Our experience also confirms some already described limitations of the system, most specifically insufficient light conveying in small surgical corridors and the loss of signal-to-noise ratio at higher magnification levels [8, 10, 14]. The insufficient resolution to grant impeccable view at higher magnification could represent a major issue should the surgeon requires checking the correct positioning of the prosthesis or a suspected perilymphatic leakage around the piston, two possible scenarios that luckily we weren’t required to face. Nevertheless, it has to be taken into account that excellent results have been already described in restricted surgical fields (e.g. posterior tympanotomy for cochlear implantation [6]).

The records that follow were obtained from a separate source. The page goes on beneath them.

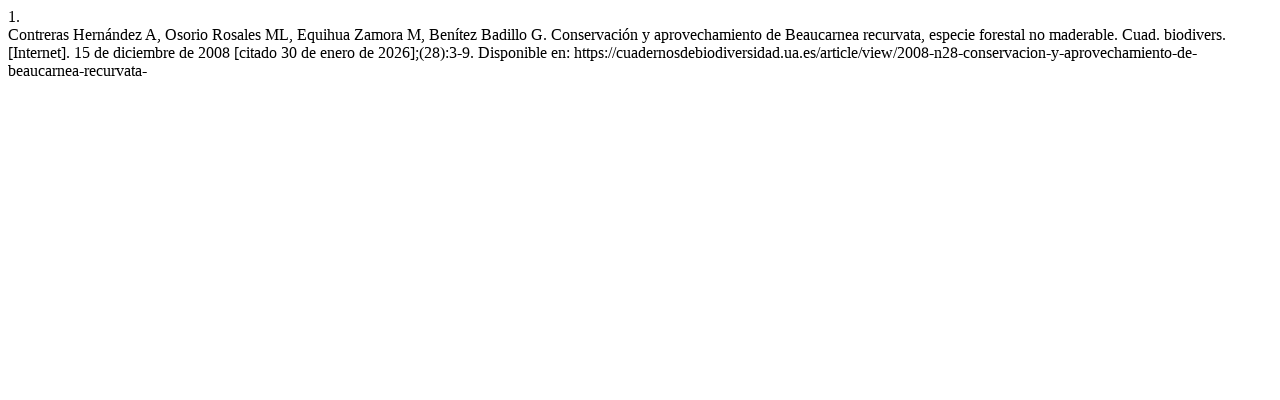

--- FILE ---
content_type: text/html; charset=UTF-8
request_url: https://cuadernosdebiodiversidad.ua.es/citationstylelanguage/get/vancouver?submissionId=3517&publicationId=3502
body_size: 542
content:
<div class="csl-bib-body">
  <div class="csl-entry"><div class="csl-left-margin">1.</div><div class="csl-right-inline">Contreras Hernández A, Osorio Rosales ML, Equihua Zamora M, Benítez Badillo G. Conservación y aprovechamiento de Beaucarnea recurvata, especie forestal no maderable. Cuad. biodivers. [Internet]. 15 de diciembre de 2008 [citado 30 de enero de 2026];(28):3-9. Disponible en: https://cuadernosdebiodiversidad.ua.es/article/view/2008-n28-conservacion-y-aprovechamiento-de-beaucarnea-recurvata-</div></div>
</div>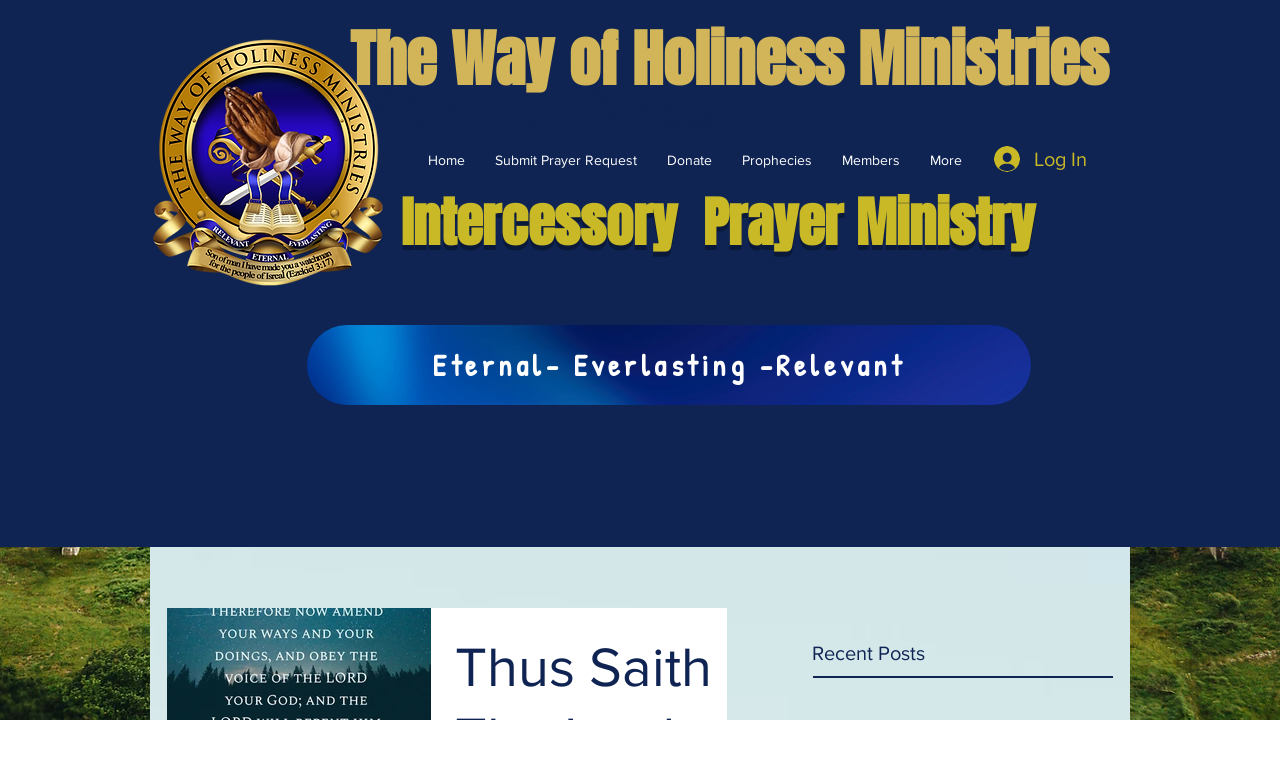

--- FILE ---
content_type: text/html; charset=utf-8
request_url: https://www.google.com/recaptcha/api2/aframe
body_size: 265
content:
<!DOCTYPE HTML><html><head><meta http-equiv="content-type" content="text/html; charset=UTF-8"></head><body><script nonce="At0TelSnRwb_A998iEZzug">/** Anti-fraud and anti-abuse applications only. See google.com/recaptcha */ try{var clients={'sodar':'https://pagead2.googlesyndication.com/pagead/sodar?'};window.addEventListener("message",function(a){try{if(a.source===window.parent){var b=JSON.parse(a.data);var c=clients[b['id']];if(c){var d=document.createElement('img');d.src=c+b['params']+'&rc='+(localStorage.getItem("rc::a")?sessionStorage.getItem("rc::b"):"");window.document.body.appendChild(d);sessionStorage.setItem("rc::e",parseInt(sessionStorage.getItem("rc::e")||0)+1);localStorage.setItem("rc::h",'1768971227056');}}}catch(b){}});window.parent.postMessage("_grecaptcha_ready", "*");}catch(b){}</script></body></html>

A major present limitation of exoscope assisted surgery is represented by its cost. The full exoscopic system used for this article has a price market of roughly 120,000 € (with more than 40% of the cost accounting to image processing and display units for 3D vision) while the microscope we used for comparison in this work costs about 47,000 € (although this latter price does not comprise display units, which are indeed not strictly required for standard microscope-assisted stapedotomy). This excess cost in our opinion could be adequately offset over about 100 procedures per year. This makes exoscopes recommendable at present only for high or very high-volume teaching hospitals, where the higher cost is counterbalanced by the educational value. Furthermore, most otolaryngological facilities are currently already equipped with an operating microscope and the personnel is already trained in its use, so exoscope remains at present a further tool and not a replacement, with a significant overall healthcare expenditure required. Nevertheless, more complex cost-effectiveness analyses, taking into account surgical, clinical, ergonomic, and teaching aspects over the whole range of procedures open to exoscopic assistance would be required.

Albeit our results have been collected prospectively and provide an agile comparison with microscope-assisted surgery, our study lacks a significant bulk of patients, and only future randomized trials and more focused comparison might help define and circumstance the peculiarities of exoscopy in stapes surgery. Up to then, this visual instrumentation remains another useful tool in otological surgery with relevant didactical implications.